Making it in Unreal: Billie Bust Up and the elusive ‘feel’ of 3D platforming

Making it in Unreal: Billie Bust Up and the elusive ‘feel’ of 3D platforming

Banjo-Kazooie. Ratchet & Clank. Jak and Daxter. Yooka-Laylee. You can be taught lots about 3D platformers by trying on the symbiotic beings at their head. In every of those games, the intertwining of two characters is made to look not like a ragdoll catastrophe however essentially the most pure factor on this planet. The gold commonplace for the style is to make the complicated look easy – a massively intimidating prospect for any trade newcomers hoping to mimic their favourites.

That hasn’t delay the crew behind Billie Bust Up, who moved on from the Unreal Development Kit they used as college students to Unreal Engine 4, the identical instrument utilized by lots of their big-budget friends. Since then, they’ve utilized the teachings of the programmers and animators who got here earlier than them in pursuit of that tough finish aim – the sense of freedom that defines the 3D platformer.

There are genres in which you’ll be able to forgive a sure clunkiness. In the last decade after 3D turned the usual, RPG followers got here to simply accept that real-time fight was not the forte of their favoured subject.

But within the 3D platformer, there’s no room for that type of forgiveness – the game lives or dies primarily based totally on how good it feels. Mario 64 is in regards to the pleasure of motion, and if Mario himself was no pleasure to manage it’d be about nothing in any respect.

The elusive ‘feel’

To start work on Billie Bust Up, the crew caught its interlinked goat and fox in a clean room – including mechanics one after the opposite, and designing platforms solely as soon as every elementary aspect felt proper.

“I think the tricky thing was trying to get the mechanics down because for a 3D platformer you want the game to be responsive and easy to control,” lead programmer James Thomas tells us. “We wanted it to be extremely fun to play. But one of the things we were aiming for was for the game to be fun in an empty level. We do have some bugs in this and we’re still in the prototype phase, but if you can have fun just moving around and jumping and that’s good, then we can introduce the mechanics.”

If you’ll be able to have enjoyable simply shifting round an empty room, then we will introduce the mechanics

James Thomas

Lead programmer

Adding to the game piece by piece has made it simpler to establish issues. The crew seen that including sure mechanics to the game instantly made it much less enjoyable and resolved to iterate on them early. The means to change between Billie and Oscar, for example, required a few days’ tuning. What’s extra, the choice to provide the characters an umbrella they might use to float throughout gaps briefly broke the game – the instrument merely carried gamers too far, till the crew launched a drop-off impact.

Early playtesting, too, has undoubtedly helped spotlight a few of these hiccups that hampered the ‘feel’ of Billie Bust Up. Backers of the Billie Bust Up Patreon get to check the game early, and the crew get suggestions on “what feels good, what could be different, and what needs more work.”

“We just iterate,” Thomas says. “But the benefit of Unreal Engine 4 is that you can iterate really fast. We’ve already made three builds today, this morning [while showing the game at EGX], based on some bugs we ran into, and I’ll probably do a new build tonight.”

Invisible Oscar

Inspired partially by Portal 2, the crew is stuffing the game with puzzles by which you make use of each characters concurrently. One mechanic permits fox sidekick Oscar to dig underneath obstacles like gates, disappearing beneath the earth for just a few seconds.

“Before he could just dig on the spot in this one hole,” Thomas says. “But we thought that was boring, so we had the idea that you could dig a hole somewhere, using connected tunnels to teleport from one spot to the other. We decided that would make it fun to control.”

It’s definitely an evocative thought – helped by an animation flourish that sees Oscar’s place marked by the dust above his head.

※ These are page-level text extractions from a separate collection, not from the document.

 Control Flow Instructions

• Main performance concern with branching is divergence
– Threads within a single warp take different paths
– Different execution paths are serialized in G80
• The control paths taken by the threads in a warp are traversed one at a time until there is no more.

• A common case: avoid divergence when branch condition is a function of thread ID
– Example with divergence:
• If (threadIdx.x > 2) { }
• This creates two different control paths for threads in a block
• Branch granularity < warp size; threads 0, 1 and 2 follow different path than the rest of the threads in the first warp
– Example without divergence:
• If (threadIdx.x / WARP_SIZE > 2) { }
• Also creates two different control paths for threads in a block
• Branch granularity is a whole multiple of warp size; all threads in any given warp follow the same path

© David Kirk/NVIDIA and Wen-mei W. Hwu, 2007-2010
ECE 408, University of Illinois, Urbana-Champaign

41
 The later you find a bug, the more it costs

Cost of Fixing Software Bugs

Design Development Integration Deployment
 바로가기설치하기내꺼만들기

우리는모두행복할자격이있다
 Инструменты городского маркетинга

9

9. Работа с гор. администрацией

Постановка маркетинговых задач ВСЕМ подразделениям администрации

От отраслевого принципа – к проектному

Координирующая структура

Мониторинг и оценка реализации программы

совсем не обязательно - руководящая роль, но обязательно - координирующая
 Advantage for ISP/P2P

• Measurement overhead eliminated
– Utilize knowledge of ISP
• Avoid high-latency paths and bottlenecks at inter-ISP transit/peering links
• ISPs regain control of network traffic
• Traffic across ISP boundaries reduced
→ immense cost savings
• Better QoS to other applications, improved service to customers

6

But it’s additionally an phantasm.

“With programming it’s all about smoke and mirrors,” Thomas says. “The player would probably think that we make Oscar go underground, but actually we play an animation that makes it look like he’s going underground but then makes him invisible and removes his collision on certain meshes.”

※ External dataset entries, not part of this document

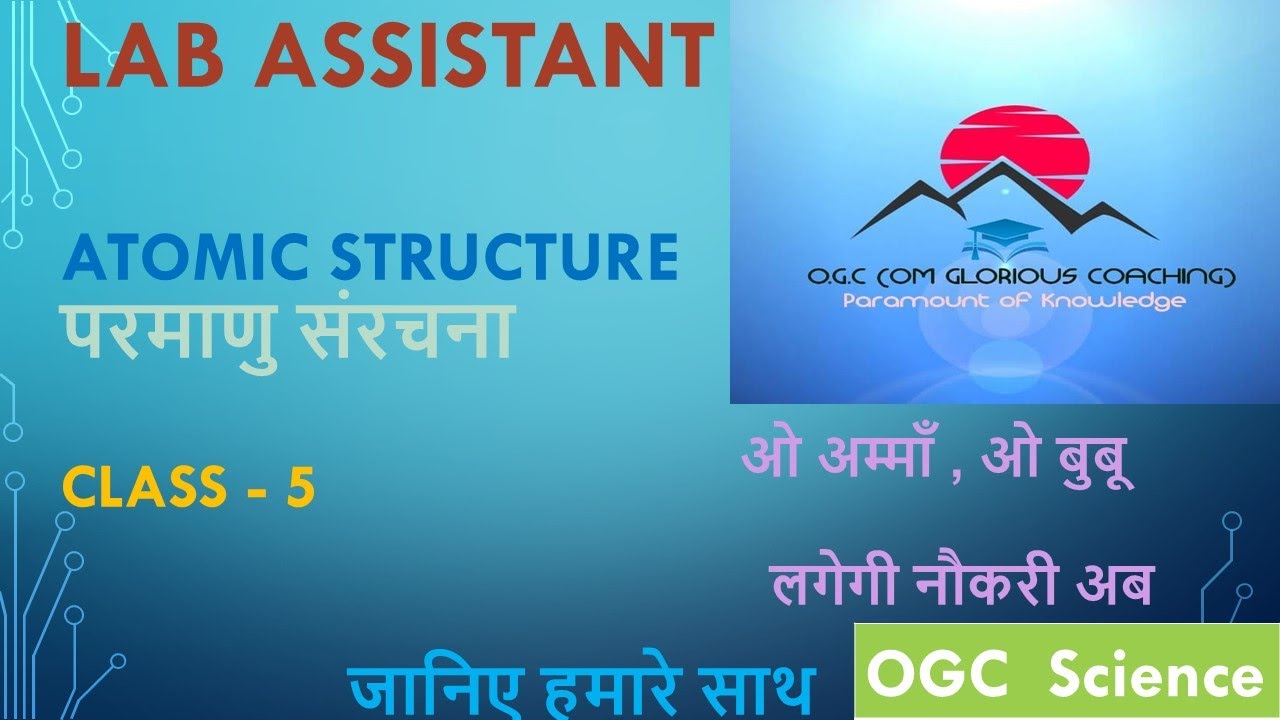 LAB ASSISTANT

ATOMIC STRUCTURE
परमाणु संरचना

CLASS - 5

O.G.C (OM GLORIOUS COACHING)
Paramount of Knowledge

ओ अम्माँ , ओ बुबू

लगेगी नौकरी अब

जानिए हमारे साथ

OGC Science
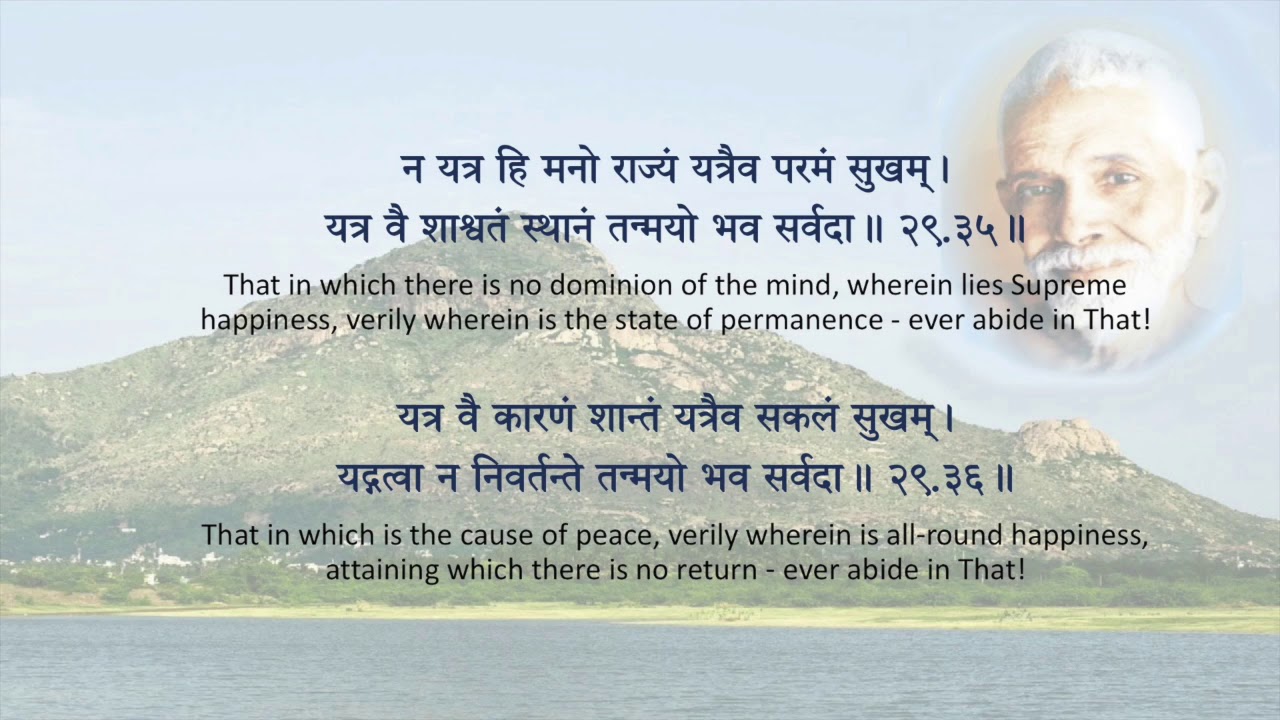 न यत्र हि मनो राज्यं यत्रैव परमं सुखम्।
यत्र वै शाश्वतं स्थानं तन्मयो भव सर्वदा॥ २९.३५॥

That in which there is no dominion of the mind, wherein lies Supreme happiness, verily wherein is the state of permanence - ever abide in That!

यत्र वै कारणं शान्तं यत्रैव सकलं सुखम्।
यद्गत्वा न निवर्तन्ते तन्मयो भव सर्वदा॥ २९.३६॥

That in which is the cause of peace, verily wherein is all-round happiness, attaining which there is no return - ever abide in That!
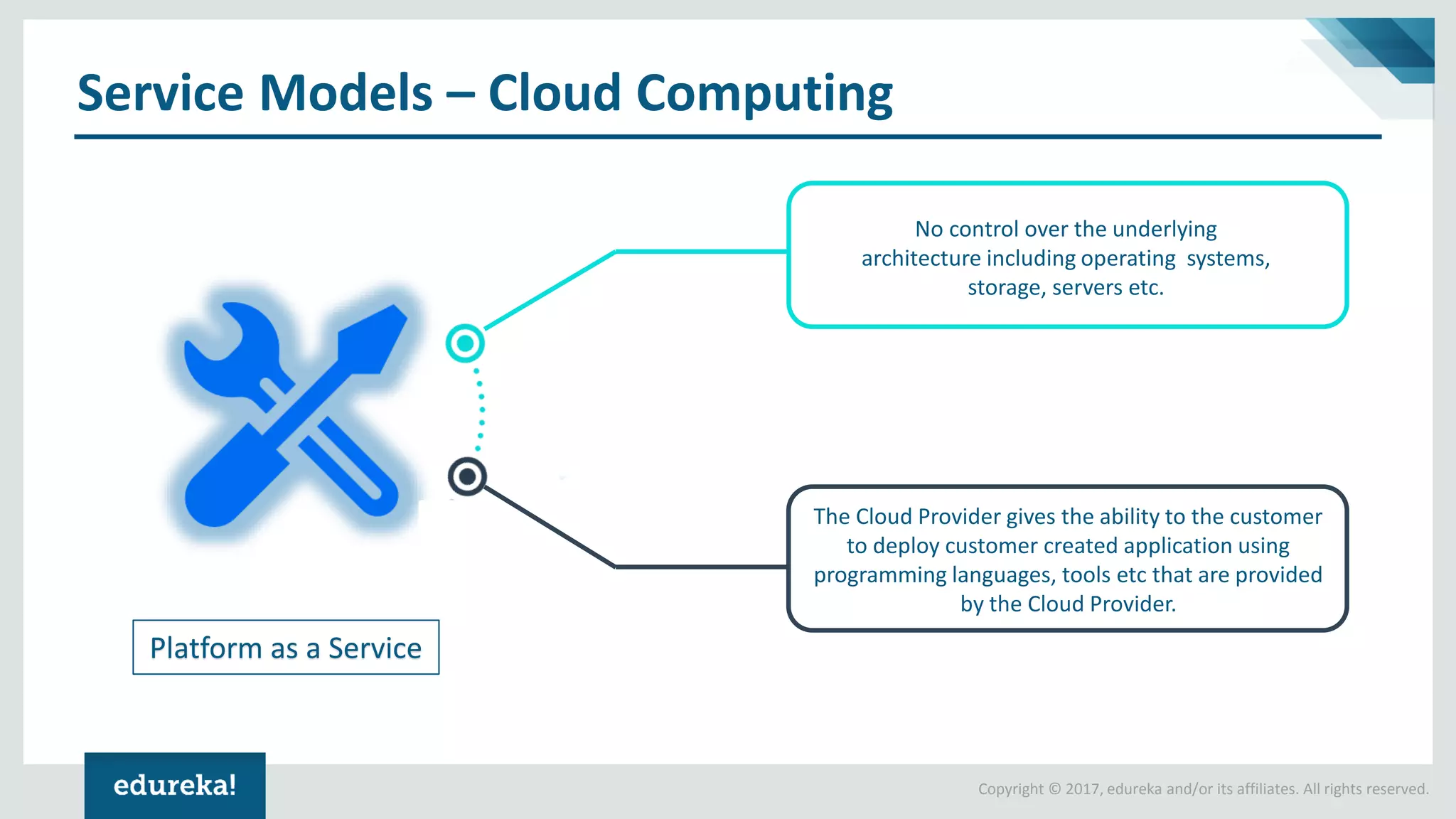 Service Models – Cloud Computing

No control over the underlying architecture including operating systems, storage, servers etc.

The Cloud Provider gives the ability to the customer to deploy customer created application using programming languages, tools etc that are provided by the Cloud Provider.

Platform as a Service

edureka!

Copyright © 2017, edureka and/or its affiliates. All rights reserved.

The result’s a cartoon success – a lot of what goes on in Billie Bust Up isn’t lifelike, and even taking place the best way it seems to on-screen. But it feels proper, and that’s what made triumphs of the 3D platformers earlier than it.

Billie Bust Up is on Patreon. Unreal Engine Four improvement is now free.

In this sponsored sequence, we’re how game builders are making the most of Unreal Engine Four to create a brand new era of PC games. With because of Epic Games and the Billie Bust Up crew.